## QUOTED PASSAGE

╔══

/ /

Amazon S3 connector for Simpplr enterprise search

Updated 15 days ago

Introduction

The Amazon S3 connector allows Simpplr Enterprise Search to index objects from your AWS S3 buckets, making files and metadata discoverable in enterprise search alongside other connected systems.

With this connector, you can:

  • Unify S3 content with other enterprise sources in one search experience.

  • Power Smart Answers with S3 documents

  • Scope indexing to specific buckets configured in the connector.

Area

Support

Content types

S3 objects (files)

Metadata

Object key, bucket, size, owner display name, storage class, last modified time, URL

Permissions

No per-document access control from S3 IAM; all indexed objects are searchable by all enterprise search users (see Authentication and security)

╚══

## COMPLETE THE FOLLOWING
a – Rewrite the Amazon S3 connector page, starting at "Updated 15 days" and ending at "other connected systems.", with "buckets" changed to "containers".
b – Answer these questions from the Amazon S3 connector page:
(i) How long ago was the page updated?
(ii) Which content types does the connector support?
(iii) Who can search the indexed objects?

## COLLECTED MATERIAL
╔══

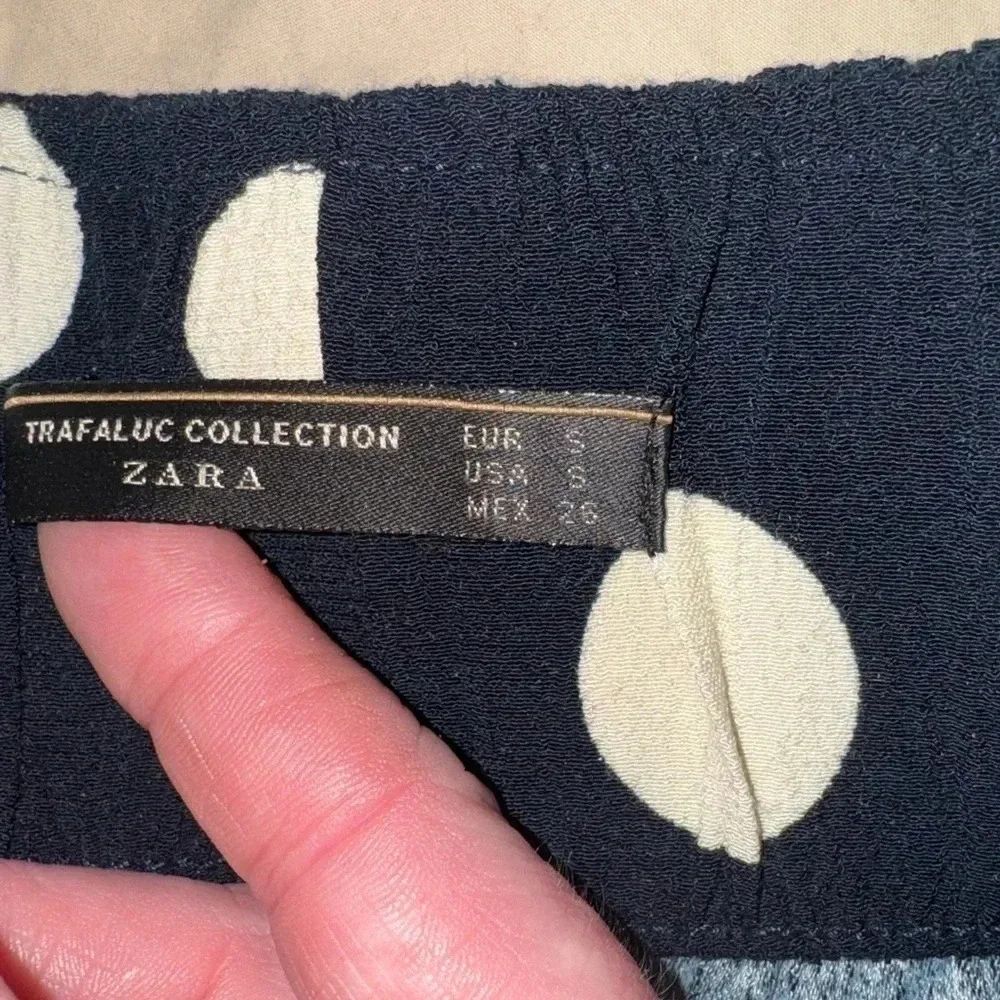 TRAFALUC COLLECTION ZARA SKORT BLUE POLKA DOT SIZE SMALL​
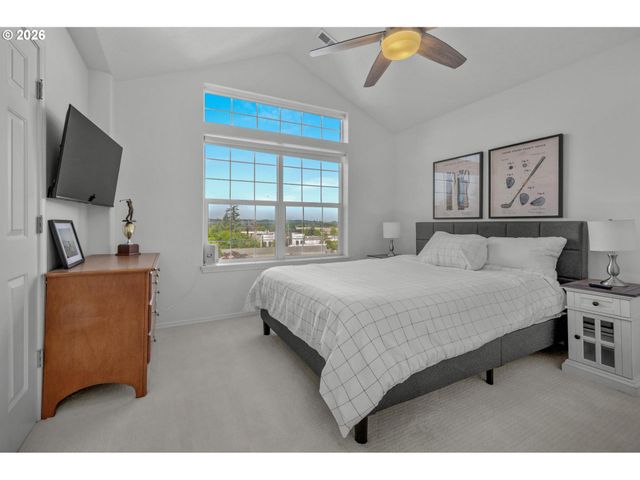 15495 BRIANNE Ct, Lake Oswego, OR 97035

╚══

## SET OF ANSWERS
a –
Updated 15 days ago

Introduction

The Amazon S3 connector allows Simpplr Enterprise Search to index objects from your AWS S3 containers, making files and metadata discoverable in enterprise search alongside other connected systems.

b –
(i) 15 days ago.
(ii) S3 objects (files).
(iii) All enterprise search users, because the connector has no per-document access control from S3 IAM.